Bereaved family members often appreciate it when others share any memories of the infant and/or legacies from his or her short life—especially insights or experiences of which the family members may not have been aware and that they might want to add to their own store of memories. Families are also ordinarily grateful when friends show a real willingness to help out in practical ways (not just saying, “Call me if you need anything”). Such help might include assistance with grocery shopping, preparing food, doing laundry, cutting the lawn, or temporary child care for surviving children. It is very important that others not say, “I know how you feel” in a well-intentioned but misguided effort to reach out to members of a SIDS family, or speak in ways that unintentionally minimize the loss (e.g., “You really hadn’t gotten to know the baby very well” or “You can always have another baby”). Nothing can replace the infant who died; another child is just that—a separate person, not a substitute for a SIDS baby.

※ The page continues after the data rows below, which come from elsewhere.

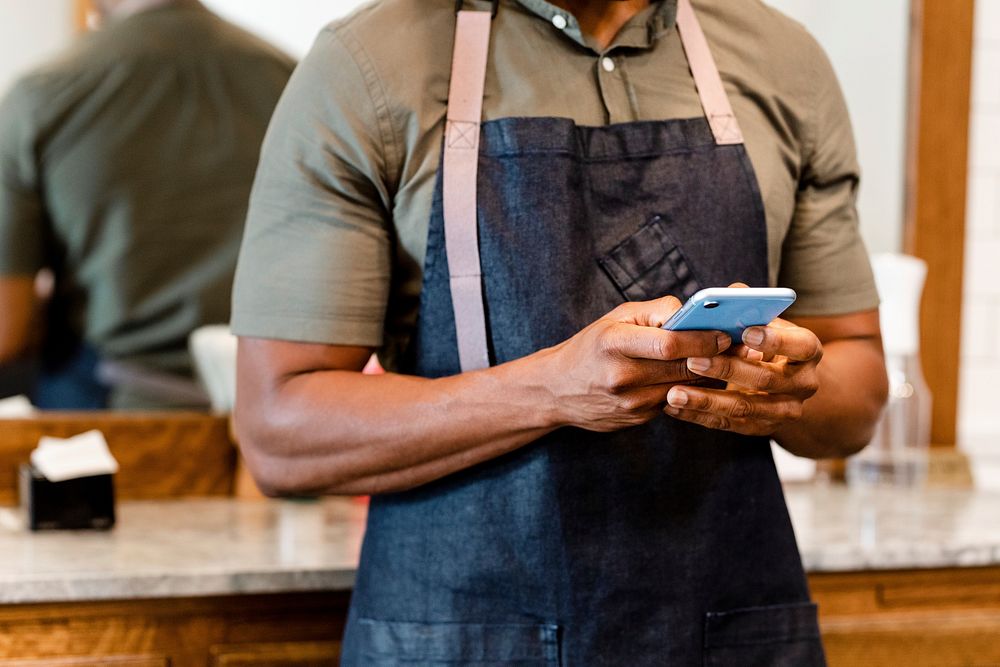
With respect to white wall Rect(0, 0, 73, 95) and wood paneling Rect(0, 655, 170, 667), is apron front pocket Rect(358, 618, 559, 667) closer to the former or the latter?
wood paneling Rect(0, 655, 170, 667)

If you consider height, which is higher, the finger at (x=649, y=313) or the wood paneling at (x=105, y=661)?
the finger at (x=649, y=313)

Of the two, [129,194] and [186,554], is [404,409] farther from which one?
[129,194]

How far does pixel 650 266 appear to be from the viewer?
1.20 metres

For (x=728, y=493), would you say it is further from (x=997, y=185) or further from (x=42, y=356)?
(x=997, y=185)

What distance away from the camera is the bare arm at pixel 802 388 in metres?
1.01

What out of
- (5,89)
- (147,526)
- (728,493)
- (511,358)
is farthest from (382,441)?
(5,89)

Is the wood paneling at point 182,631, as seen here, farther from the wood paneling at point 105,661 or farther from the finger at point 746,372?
the finger at point 746,372

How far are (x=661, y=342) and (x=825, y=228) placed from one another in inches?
17.6

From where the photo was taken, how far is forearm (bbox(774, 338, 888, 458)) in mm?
1247

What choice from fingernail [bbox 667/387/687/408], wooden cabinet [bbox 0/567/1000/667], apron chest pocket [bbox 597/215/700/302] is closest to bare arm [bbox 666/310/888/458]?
fingernail [bbox 667/387/687/408]

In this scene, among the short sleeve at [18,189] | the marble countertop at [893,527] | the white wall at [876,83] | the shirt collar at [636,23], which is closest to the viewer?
the shirt collar at [636,23]

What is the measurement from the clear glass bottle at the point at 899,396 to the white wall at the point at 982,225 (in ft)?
0.69

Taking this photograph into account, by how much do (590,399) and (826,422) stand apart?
0.33 m

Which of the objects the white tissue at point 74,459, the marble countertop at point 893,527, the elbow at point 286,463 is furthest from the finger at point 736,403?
the white tissue at point 74,459
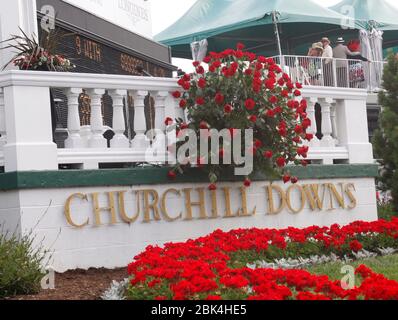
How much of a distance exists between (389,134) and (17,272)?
7456mm

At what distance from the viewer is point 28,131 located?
26.0 ft

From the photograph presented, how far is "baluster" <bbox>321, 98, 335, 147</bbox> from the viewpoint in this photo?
33.1 ft

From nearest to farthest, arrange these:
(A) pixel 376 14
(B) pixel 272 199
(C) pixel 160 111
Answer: (C) pixel 160 111 → (B) pixel 272 199 → (A) pixel 376 14

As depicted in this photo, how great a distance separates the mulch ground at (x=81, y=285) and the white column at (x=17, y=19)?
11.5 feet

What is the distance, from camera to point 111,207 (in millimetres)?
8219

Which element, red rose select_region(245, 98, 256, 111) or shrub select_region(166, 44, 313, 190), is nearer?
red rose select_region(245, 98, 256, 111)

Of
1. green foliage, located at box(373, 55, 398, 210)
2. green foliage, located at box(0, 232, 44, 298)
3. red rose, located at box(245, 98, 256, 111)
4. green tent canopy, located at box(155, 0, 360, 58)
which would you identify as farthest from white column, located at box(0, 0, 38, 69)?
green tent canopy, located at box(155, 0, 360, 58)

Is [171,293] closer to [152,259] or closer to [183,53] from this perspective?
[152,259]

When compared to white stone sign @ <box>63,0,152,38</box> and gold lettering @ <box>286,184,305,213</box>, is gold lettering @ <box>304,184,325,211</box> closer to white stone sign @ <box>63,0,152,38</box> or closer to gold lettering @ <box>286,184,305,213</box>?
gold lettering @ <box>286,184,305,213</box>

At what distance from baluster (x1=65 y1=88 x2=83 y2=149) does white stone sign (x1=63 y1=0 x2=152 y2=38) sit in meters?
3.09

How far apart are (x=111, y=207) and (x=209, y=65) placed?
1866mm

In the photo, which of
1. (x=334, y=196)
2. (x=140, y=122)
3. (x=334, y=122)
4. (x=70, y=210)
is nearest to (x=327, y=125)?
(x=334, y=122)

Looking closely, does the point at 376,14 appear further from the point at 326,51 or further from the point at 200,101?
the point at 200,101
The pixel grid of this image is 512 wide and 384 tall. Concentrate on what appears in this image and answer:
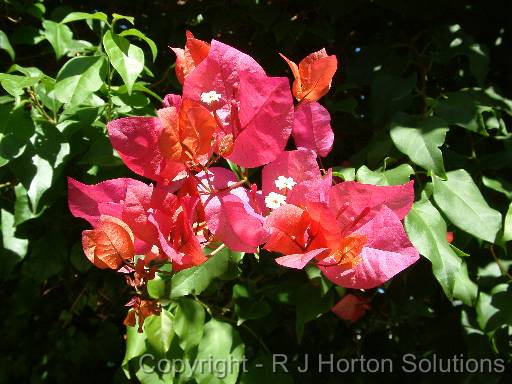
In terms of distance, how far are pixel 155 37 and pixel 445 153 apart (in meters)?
0.63

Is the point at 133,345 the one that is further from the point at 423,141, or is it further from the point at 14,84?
the point at 423,141

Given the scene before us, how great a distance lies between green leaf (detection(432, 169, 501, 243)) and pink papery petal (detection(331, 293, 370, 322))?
35 cm

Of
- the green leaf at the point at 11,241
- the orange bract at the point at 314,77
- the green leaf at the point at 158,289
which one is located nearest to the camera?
the orange bract at the point at 314,77

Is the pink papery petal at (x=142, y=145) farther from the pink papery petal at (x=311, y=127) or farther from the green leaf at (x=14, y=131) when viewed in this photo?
the green leaf at (x=14, y=131)

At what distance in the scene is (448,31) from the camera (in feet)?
3.74

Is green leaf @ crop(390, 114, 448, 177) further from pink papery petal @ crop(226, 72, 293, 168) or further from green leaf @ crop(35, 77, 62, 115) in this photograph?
green leaf @ crop(35, 77, 62, 115)

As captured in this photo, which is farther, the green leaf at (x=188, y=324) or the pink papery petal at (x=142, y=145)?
the green leaf at (x=188, y=324)

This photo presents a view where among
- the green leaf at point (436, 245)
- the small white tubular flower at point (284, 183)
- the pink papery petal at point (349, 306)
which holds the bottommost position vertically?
the pink papery petal at point (349, 306)

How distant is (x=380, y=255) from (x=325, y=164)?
2.29ft

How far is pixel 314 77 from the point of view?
1.68ft

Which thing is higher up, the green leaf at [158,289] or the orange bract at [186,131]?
the orange bract at [186,131]

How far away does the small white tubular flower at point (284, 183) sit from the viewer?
460 millimetres

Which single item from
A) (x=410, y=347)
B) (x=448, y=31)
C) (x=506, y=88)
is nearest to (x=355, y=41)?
(x=448, y=31)

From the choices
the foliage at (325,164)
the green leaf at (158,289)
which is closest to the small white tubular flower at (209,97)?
the foliage at (325,164)
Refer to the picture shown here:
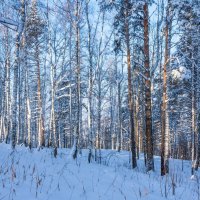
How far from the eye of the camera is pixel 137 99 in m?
26.4

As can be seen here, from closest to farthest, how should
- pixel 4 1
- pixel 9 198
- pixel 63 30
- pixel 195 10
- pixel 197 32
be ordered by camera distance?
pixel 9 198, pixel 4 1, pixel 195 10, pixel 197 32, pixel 63 30

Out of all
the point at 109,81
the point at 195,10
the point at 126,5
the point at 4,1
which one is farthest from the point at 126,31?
the point at 109,81

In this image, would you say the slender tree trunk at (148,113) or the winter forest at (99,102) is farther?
the slender tree trunk at (148,113)

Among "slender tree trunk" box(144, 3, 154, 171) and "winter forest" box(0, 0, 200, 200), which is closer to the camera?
"winter forest" box(0, 0, 200, 200)

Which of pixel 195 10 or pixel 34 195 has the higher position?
pixel 195 10

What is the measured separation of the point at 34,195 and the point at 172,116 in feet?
99.2

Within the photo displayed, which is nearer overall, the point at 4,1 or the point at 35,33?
the point at 4,1

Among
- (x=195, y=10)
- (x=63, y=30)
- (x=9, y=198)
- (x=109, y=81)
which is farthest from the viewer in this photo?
(x=109, y=81)

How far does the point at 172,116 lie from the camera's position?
3247cm

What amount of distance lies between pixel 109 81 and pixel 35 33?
38.4 ft

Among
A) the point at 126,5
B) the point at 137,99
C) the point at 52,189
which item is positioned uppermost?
the point at 126,5

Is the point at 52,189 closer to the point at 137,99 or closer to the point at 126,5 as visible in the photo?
the point at 126,5

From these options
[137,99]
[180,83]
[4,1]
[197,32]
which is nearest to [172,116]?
[137,99]

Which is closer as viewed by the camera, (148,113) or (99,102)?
(148,113)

Sudden infant death syndrome is a challenge to everyone it touches, whether they are parents and family members of an infant whose death is caused by SIDS, first responders and others who become involved in supporting those parents and family members, medical examiners and forensic pathologists who are called upon to determine that the death did result from SIDS, members of bereavement support groups who offer their services to a SIDS family, friends and coworkers who interact with a SIDS family after the death, or students and members of the public who hear about the puzzling subject and simply wish to understand it better. We can all hope that a day will come soon when the cause or causes of SIDS will be known, when it will become possible to screen for those infants who are at high risk for SIDS and other causes of sudden, unexpected death in infancy, and when it will be possible to prevent these deaths. In the meantime, it is essential that we strive to improve the understanding of this phenomenon and its implications as much as possible and to share that understanding as widely as we can. Improvement in the assistance offered to family members and others affected by SIDS is critical, as is an expansion of efforts to reduce the risk of SIDS through the “Back to Sleep” campaign and other initiatives described in this chapter, along with advances in research, education, and bereavement support.